Again not defending g2a business practices.. but when they basically show that they followed through about them being wrong and upholding their side i would call that a minor credit to them…i mean wont change the fact they will most likely change nothing but at least dont make it sound like doing the right thing was a dodgy mistake
You can just say “fucked up” around here. It’s not like every single person reading your post doesn’t know exactly what word you are saying.
Its a personal habit born of very a many message boards and chats in my life that comes as second narured to type “fsck” instead of fuck xD
Jesus Christ… read the article
I purchased 2 windows 10 keys and 1 office key from there, and all worked fine. That office key retails for $999 and I paid $12. Shady but I’m still happy
“I essentially got a pirated game for free so I’m happy”

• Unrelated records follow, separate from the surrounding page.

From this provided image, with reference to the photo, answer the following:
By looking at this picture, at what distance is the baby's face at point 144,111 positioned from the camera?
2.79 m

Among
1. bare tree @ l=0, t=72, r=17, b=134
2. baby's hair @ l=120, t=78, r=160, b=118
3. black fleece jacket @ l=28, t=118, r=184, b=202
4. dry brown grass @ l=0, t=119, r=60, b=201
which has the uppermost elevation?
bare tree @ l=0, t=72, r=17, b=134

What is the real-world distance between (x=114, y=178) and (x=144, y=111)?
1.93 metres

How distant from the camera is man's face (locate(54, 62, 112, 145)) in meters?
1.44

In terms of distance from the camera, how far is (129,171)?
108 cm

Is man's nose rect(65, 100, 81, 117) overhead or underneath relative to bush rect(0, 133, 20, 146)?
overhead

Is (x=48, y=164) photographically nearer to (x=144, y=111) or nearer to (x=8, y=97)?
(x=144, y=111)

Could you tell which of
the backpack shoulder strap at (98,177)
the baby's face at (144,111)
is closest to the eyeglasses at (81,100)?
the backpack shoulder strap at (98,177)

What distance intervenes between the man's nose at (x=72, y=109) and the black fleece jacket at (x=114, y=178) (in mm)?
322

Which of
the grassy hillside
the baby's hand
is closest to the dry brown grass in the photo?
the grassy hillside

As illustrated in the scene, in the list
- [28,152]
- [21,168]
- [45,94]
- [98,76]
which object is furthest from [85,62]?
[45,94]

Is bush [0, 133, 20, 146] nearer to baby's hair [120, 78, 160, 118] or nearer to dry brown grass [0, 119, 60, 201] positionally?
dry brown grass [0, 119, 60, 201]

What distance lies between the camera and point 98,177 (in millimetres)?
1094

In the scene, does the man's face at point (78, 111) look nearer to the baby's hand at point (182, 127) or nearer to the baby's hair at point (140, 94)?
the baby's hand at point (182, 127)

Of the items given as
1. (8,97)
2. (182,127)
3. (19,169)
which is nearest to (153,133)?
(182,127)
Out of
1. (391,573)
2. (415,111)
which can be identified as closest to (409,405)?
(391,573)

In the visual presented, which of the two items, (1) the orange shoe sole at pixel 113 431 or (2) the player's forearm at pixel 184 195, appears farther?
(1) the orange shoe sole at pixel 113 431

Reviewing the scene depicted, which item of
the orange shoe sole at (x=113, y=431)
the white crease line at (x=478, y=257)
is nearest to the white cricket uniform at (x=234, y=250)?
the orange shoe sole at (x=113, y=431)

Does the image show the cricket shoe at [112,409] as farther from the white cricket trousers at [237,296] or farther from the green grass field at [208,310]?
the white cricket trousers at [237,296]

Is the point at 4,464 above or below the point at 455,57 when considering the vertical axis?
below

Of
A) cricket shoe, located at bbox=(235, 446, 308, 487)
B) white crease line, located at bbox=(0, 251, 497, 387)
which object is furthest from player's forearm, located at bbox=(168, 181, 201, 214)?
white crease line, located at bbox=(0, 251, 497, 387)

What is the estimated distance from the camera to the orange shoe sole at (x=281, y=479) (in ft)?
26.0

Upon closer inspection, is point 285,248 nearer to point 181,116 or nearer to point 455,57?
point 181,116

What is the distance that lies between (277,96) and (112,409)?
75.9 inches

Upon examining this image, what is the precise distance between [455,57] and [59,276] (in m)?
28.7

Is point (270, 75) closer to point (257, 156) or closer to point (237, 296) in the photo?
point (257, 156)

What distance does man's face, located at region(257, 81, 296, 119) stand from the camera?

Yeah I am. I didn’t do anything illegal.
Particularly at that disgusting price.
Legitimate key which Microsoft accepts. Ya dumb.
Glad to see a developer called the bluff and we get to see the real case:
198 of the 321 codes Wube queried were sold through G2A, so 61% of all goods sold are illegal obtained goods which G2A facilitates to sell.
Interesting to see that no auditor (PwC/Deloitte) wants to do the audit as they do the books of G2A, if G2A is all legit and we don’t understand the business model or keys come from give aways or are really spare keys, what are you afraid of?
Proberly the truth: 61% of all goods sold were stolen and G2A facilitates criminals with selling stolen goods/money laundering.